▶ **PAGE TEXT**
__________

Humans can hold some small size and light objects with only one hand. However, for some larger size objects, humans need two arms to handle the object cooperatively. This is because both the dimension and weight may be out of the grasping range of a single hand under some circumstances. Therefore, some two-arm cooperative robots were developed, such as the famous Atlas and Yumi [14]. The essence of the two-arm cooperative is that the spatial position and posture of the human hand could be adjusted in a relatively large range. Through a two-arm cooperative, humans could adjust their hands’ spatial position and posture to achieve an optimal object-grasping state. For a relatively light box, humans could handle it by clamping both sides. For a relatively heavy box, humans could handle it by holding its bottom. The main difference between the above two objects grasping strategies is that human hands have different spatial positions and postures.

Inspired by the human two-arm cooperative handling strategy, we presented a 1-DOF modular robotic hand that featured as a 1-DOF, modular, symmetrically designed and partly soft. Since the robotic hand is modular, its number, spatial position, and posture are all adjustable in practical applications; in this way, grasping flexibility could be greatly enhanced. Using the modular robotic hand, engineers could develop an object-grasping scheme according to the actual requirements rapidly and flexibly. The contribution of our work includes three aspects:

(1) Modular design and bus control. In previous studies, the robotic gripper was designed in an integrated manner, such as [15,16,17]. This kind of design has the drawback of complex wiring. Under some extreme environments, complex wiring could lead to the risk of stability [18,19,20,21]. To address this problem, the proposed robotic hand was modular designed, which could be utilized to develop a complex grasping system in a more flexible and rapid manner. Each robotic hand could be controlled by the bus, which had the advantage of reducing additional electrical cables and system complexity.

__________

Questions on pictured scenes:
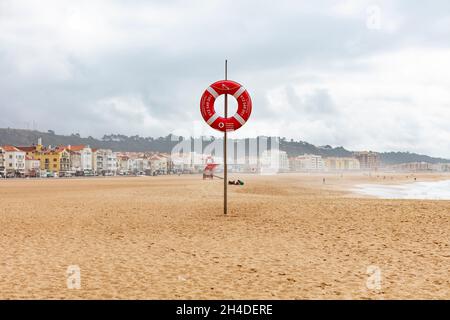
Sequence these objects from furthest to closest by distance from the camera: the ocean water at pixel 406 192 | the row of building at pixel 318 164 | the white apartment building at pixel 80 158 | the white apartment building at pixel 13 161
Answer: the row of building at pixel 318 164
the white apartment building at pixel 80 158
the white apartment building at pixel 13 161
the ocean water at pixel 406 192

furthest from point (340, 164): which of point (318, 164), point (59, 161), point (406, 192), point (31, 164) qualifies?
point (406, 192)

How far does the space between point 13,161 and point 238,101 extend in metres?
73.1

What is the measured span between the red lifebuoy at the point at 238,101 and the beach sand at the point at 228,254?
8.48 feet

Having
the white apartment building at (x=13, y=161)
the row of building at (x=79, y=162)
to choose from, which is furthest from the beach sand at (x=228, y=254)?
the white apartment building at (x=13, y=161)

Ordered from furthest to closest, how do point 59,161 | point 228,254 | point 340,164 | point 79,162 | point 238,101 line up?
point 340,164 < point 79,162 < point 59,161 < point 238,101 < point 228,254

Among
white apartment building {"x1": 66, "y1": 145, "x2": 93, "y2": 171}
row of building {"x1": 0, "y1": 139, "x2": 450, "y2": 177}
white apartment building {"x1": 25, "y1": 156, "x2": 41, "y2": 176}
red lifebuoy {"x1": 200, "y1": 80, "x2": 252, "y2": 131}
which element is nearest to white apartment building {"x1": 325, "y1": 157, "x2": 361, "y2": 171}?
row of building {"x1": 0, "y1": 139, "x2": 450, "y2": 177}

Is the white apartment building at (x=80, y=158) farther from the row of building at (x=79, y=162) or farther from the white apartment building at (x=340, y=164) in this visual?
the white apartment building at (x=340, y=164)

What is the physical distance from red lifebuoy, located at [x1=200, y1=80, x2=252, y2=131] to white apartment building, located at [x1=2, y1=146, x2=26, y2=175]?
230 ft

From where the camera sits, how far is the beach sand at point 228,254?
4.52 m

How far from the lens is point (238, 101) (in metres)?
10.7

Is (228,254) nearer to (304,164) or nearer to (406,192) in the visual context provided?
(406,192)
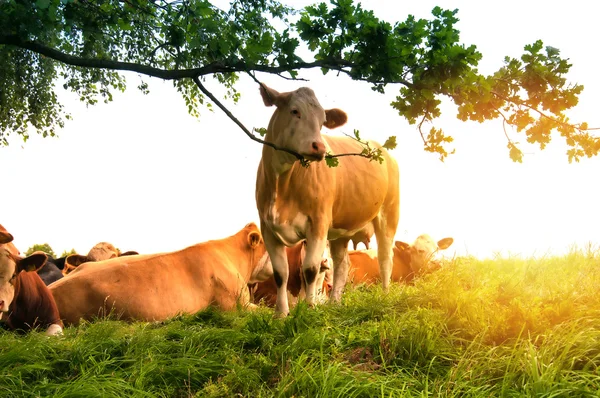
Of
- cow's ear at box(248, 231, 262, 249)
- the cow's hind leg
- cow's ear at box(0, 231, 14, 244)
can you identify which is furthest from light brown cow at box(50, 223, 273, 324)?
the cow's hind leg

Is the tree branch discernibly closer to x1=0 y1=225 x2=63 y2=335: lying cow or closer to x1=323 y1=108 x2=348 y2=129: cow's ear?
x1=323 y1=108 x2=348 y2=129: cow's ear

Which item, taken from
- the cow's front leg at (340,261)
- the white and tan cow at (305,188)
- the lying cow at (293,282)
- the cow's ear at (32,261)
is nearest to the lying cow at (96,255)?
the lying cow at (293,282)

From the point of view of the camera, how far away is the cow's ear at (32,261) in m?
8.65

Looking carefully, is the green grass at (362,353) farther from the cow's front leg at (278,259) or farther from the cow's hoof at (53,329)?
the cow's front leg at (278,259)

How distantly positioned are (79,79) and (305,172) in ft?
36.3

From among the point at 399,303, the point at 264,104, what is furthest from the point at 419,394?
the point at 264,104

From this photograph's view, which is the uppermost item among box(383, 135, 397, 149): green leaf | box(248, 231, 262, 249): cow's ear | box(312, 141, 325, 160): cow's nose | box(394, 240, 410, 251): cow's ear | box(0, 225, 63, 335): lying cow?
box(383, 135, 397, 149): green leaf

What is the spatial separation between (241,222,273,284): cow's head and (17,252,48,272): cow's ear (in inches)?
155

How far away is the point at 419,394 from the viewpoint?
4.95 meters

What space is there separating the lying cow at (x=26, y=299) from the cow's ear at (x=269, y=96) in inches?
145

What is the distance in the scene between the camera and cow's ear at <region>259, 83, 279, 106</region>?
8070 mm

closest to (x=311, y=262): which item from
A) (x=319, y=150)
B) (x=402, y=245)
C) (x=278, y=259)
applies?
(x=278, y=259)

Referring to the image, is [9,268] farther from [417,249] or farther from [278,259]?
[417,249]

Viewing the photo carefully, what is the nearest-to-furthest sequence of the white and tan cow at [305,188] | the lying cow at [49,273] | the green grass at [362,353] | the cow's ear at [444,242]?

__________

▶ **WORK TO DO**
Using the robotic hand passage, state yes or no for whether each statement agrees with it, and quote the words of the passage that decide it. 1. Humans handle a relatively heavy box by clamping both sides. 2. The proposed robotic hand has one degree of freedom. 3. Each robotic hand could be controlled by the bus. None of the rows are needed for this.

▶ **RESULT OF THE TASK**
1. No: "For a relatively heavy box, humans could handle it by holding its bottom."
2. Yes: "we presented a 1-DOF modular robotic hand"
3. Yes: "Each robotic hand could be controlled by the bus"